Wages, Bonuses and Appropriation of Profit in the Financial Industry

Wages, Bonuses and Appropriation of Profit in the Financial Industry

by Olivier Godechot
  • Day 60 Occupy Wall Street November 15 2011 by David ShankboneDay 60 Occupy Wall Street November 15 2011 by David Shankbone

Olivier Godechot is codirector of MaxPo, Sociology Professor at Sciences Po and Research Professor at CNRS publishes Wages, Bonuses and Appropriation of Profit in the Financial Industry (Routledge) in which he provides an in-depth inquiry into the bonus system.
Drawing on examples from France, the City and Wall Street, it explains how and why workers in the financial industry can receive such large bonuses. The book examines issues around incentives, morality and wealth-sharing among employees, including the rise of "the working rich" – those who have benefited the most from the high wages and large bonuses on offer to some employees. These people have achieved wealth through their work thanks to new forms of exploitation in our ever-more dematerialised economy. This book shows how the most mobile employees holding the most mobile assets can exploit the most immobile stakeholders. In a world where inequalities are rising sharply, this book is therefore an important study of one of the key contemporary issues.

Interview

What do you mean by “financialization” and why is it important?

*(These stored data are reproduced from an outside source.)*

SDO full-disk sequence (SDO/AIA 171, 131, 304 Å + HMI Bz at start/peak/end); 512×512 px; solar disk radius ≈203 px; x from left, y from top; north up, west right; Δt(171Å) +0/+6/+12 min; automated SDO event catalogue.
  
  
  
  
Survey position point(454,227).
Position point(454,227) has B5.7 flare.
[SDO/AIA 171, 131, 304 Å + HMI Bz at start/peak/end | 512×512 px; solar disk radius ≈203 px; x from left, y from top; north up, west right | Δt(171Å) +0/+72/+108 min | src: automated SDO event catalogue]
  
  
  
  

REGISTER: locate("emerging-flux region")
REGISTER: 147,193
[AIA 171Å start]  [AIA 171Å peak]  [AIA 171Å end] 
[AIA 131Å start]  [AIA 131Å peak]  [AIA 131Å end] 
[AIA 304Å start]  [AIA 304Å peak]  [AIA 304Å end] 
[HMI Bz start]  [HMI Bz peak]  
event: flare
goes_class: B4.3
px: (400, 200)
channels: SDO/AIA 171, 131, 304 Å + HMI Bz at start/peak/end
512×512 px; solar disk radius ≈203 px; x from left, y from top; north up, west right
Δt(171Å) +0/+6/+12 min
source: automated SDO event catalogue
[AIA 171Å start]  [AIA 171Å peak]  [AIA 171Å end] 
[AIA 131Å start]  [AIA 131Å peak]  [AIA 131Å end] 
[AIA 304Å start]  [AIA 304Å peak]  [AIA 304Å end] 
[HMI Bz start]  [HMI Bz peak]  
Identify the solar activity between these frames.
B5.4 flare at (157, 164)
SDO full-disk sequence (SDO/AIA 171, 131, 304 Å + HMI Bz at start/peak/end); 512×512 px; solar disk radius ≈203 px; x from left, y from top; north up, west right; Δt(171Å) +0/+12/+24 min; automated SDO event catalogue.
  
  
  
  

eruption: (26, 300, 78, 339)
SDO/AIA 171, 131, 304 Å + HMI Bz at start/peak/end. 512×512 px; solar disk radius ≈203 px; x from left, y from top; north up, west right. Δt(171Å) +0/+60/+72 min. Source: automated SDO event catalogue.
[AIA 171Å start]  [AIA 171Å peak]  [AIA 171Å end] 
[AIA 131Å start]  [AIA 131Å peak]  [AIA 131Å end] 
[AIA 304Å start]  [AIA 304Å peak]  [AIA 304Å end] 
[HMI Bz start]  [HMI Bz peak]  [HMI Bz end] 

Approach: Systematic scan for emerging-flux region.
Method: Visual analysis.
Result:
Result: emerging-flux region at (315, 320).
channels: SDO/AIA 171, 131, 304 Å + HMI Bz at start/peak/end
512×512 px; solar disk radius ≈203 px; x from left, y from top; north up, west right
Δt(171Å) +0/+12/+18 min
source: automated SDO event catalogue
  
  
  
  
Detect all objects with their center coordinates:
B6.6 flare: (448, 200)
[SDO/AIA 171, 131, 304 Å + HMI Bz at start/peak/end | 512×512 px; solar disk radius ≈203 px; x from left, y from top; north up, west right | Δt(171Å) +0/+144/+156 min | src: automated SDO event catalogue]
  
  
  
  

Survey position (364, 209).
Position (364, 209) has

Olivier Godechot: The concept of financialization is multi-dimensional. It can refer to the growth of the financial sector as a whole, or of financial market activities only, or go beyond the finance sector to the financialization of non-financial institutions, firms or households. I show that when measured through its impact on inequality, financialization is primarily a phenomenon of marketization, which I propose to define as the increase in social activity devoted to trade in securities on financial markets. Contrary to previous scholarship inspired by Marxist or heterodox economics, which generally focused on macro-social mechanisms in terms of financial regimes, power resources, and global bargaining power, I try to go further by pinning down the precise mechanisms at stake within the financial labor market.